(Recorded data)
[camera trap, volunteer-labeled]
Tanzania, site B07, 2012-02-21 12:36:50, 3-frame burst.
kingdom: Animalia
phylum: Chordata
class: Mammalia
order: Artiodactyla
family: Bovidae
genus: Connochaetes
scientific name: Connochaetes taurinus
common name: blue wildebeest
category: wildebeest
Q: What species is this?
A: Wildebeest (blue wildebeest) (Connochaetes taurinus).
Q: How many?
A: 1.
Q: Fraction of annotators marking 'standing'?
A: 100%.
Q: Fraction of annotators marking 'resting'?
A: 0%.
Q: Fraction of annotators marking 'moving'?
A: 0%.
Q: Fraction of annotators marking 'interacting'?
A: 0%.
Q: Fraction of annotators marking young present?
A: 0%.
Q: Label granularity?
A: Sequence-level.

▶ _Exercise requirements_:
From the entries, report each line that includes the word "marking".

▶ _Your response_:
Q: Fraction of annotators marking 'standing'?
Q: Fraction of annotators marking 'resting'?
Q: Fraction of annotators marking 'moving'?
Q: Fraction of annotators marking 'interacting'?
Q: Fraction of annotators marking young present?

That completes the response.